Prophylactic Check¶
A prophylactic check in TeskaLabs LogMan.io is a structured, periodic review of the platform performed on a weekly or monthly basis. Its purpose is to proactively identify issues such as misconfigurations, degraded performance, or log source outages before they affect system stability or data integrity. The process includes reviewing the UI functionality, system metrics, Elasticsearch health, and verifying that all log sources are active and ingesting data correctly.
Introduction¶
Prophylactic checks MUST be performed periodically (weekly, monthly, etc.), ideally on the same day of the week and at a consistent time. It is crucial to consider variations in the quantity and frequency of incoming events, which can fluctuate based on the day of the week, working hours, and bank holidays.
The recommended periodicity of the prophylactic checks:
- 1x week in "hypercare" period; the hypercare period is a stabilization period after the initial installation of the product, lasting ~3 months.
- 1x month
The results of prophylactic checks should be documented in two separate reports:
- Partner Report – For the partner's internal tracking and escalation, and for communication with TeskaLabs if necessary.
- Customer Report – A simplified summary shared with the customer via their support channel (e.g., Slack, email).
Note
Be mindful to clearly explain and describe findings, ensuring severe issues are already addressed internally. If a resolution is underway, always communicate this in the report.
Support Re-distribution¶
A list of individuals involved in specific projects can be found in the internal documentation. If an issue arises, escalate it appropriately based on the client, partner, or customer involved.
Prophylactic Check Procedure¶
Prerequisities¶
- Access (HTTPS, SSH) to respective TeskaLabs LogMan.io installation.
- Ensure that all tenants available to you are reviewed during these checks.
TeskaLabs LogMan.io Functionalities¶
Navigation and Functionality Check¶
- Review each assigned tenant by checking all components in the sidebar:
- Discover: Verify log accessibility, search performance, and query execution. Ensure logs are correctly indexed and available.
- Dashboards: Check for correct data visualization, updated widgets, and proper filtering. Ensure graphs and charts reflect expected metrics.

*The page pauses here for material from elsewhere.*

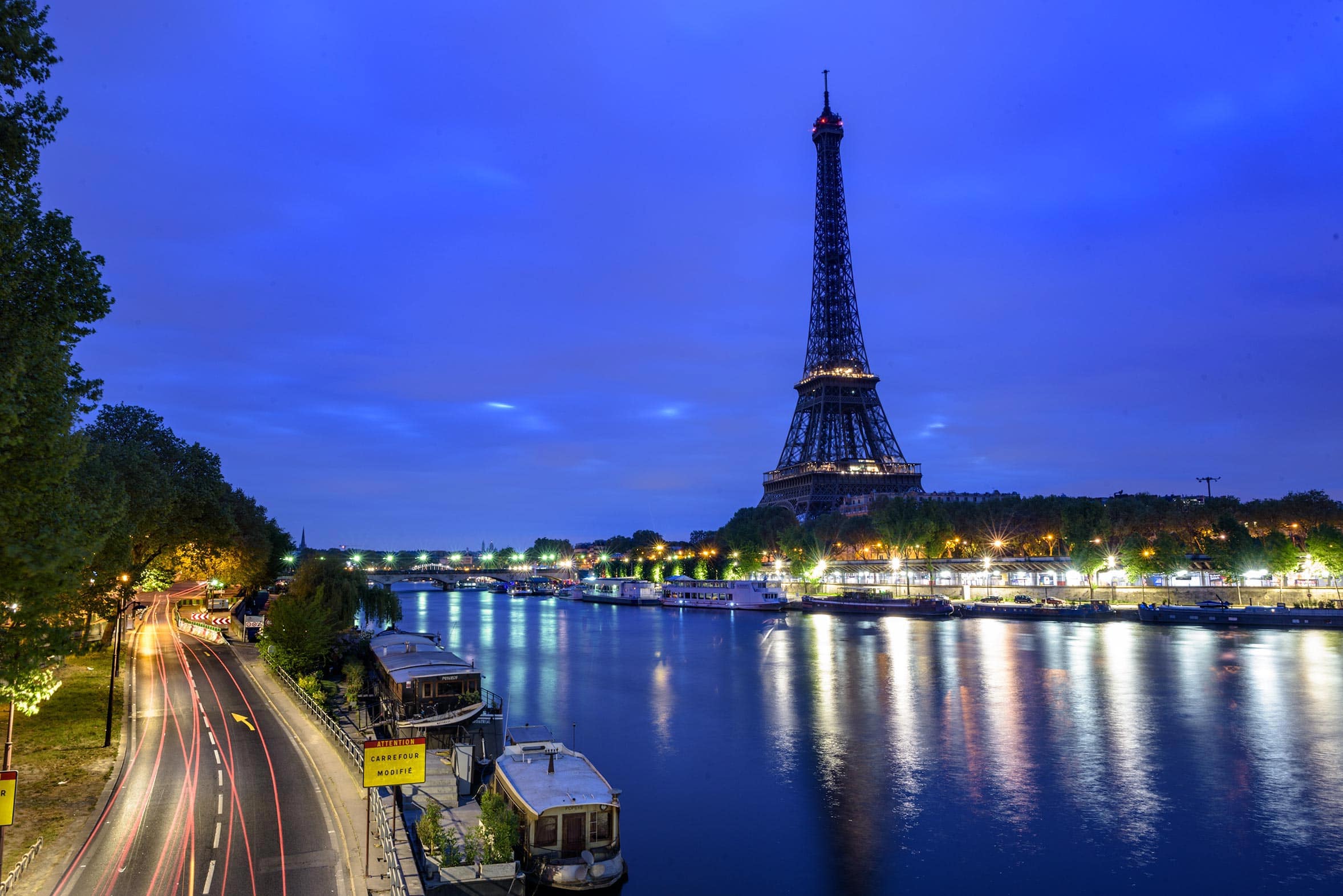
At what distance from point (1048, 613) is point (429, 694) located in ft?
272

- Reports: Validate the generation of reports, their formatting, and accuracy of data. Ensure scheduled reports are delivered correctly.

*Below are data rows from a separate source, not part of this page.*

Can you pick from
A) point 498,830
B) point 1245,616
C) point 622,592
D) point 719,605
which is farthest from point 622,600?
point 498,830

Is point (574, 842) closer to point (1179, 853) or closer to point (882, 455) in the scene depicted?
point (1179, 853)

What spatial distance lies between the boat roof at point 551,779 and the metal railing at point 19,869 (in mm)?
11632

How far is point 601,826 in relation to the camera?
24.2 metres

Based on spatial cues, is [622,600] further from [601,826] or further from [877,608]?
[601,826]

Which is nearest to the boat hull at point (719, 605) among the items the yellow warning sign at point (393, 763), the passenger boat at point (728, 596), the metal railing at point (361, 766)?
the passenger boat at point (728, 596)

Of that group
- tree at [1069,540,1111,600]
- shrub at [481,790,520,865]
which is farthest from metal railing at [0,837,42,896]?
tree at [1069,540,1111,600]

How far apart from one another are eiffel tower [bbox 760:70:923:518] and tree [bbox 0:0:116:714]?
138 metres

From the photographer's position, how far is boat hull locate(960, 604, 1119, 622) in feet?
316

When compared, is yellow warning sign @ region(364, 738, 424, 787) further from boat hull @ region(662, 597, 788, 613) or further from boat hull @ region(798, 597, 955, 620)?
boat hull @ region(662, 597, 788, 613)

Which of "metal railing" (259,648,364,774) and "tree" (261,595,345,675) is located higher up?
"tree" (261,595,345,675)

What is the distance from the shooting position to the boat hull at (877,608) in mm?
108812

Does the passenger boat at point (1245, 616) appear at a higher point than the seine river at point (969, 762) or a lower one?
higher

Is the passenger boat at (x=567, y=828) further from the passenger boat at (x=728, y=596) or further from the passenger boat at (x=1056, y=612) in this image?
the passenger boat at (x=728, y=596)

- Export: Test data extraction and ensure exported files are correctly formatted and contain expected content.
- Archive: Verify archived logs are retrievable and stored as expected.
- Logsources:
- Collectors: Ensure all collectors are active, receiving data, and properly configured.
- Event Lanes: Validate the correct classification of events and confirm no anomalies in processing.
- Baselines: Check baseline metrics to ensure they align with expected thresholds and review changes.
- Alerts: Confirm that alerting mechanisms are functional, test alert triggers, and review escalations.
- Tools: Ensure that built-in tools (e.g., Grafana, Kibana) are working as expected.
- Lookups: Validate lookup tables for accuracy and ensure they are correctly referenced in event processing.
- Library: Confirm availability and correct versioning of shared resources and content.
- Maintenance:
- Configuration: Ensure system settings and configurations are properly maintained and updated.
- Services: Verify that backend services are operational and running smoothly.
-
Auth & Roles:
- Credentials: Check the available credentials and keep them updated.
- Tenants: Confirm tenant access and ensure proper isolation of data.
- Sessions: Review session logs for anomalies or unauthorized access attempts.
- Roles: Ensure role-based access controls are properly enforced.
- Resources: Validate the availability of shared system resources.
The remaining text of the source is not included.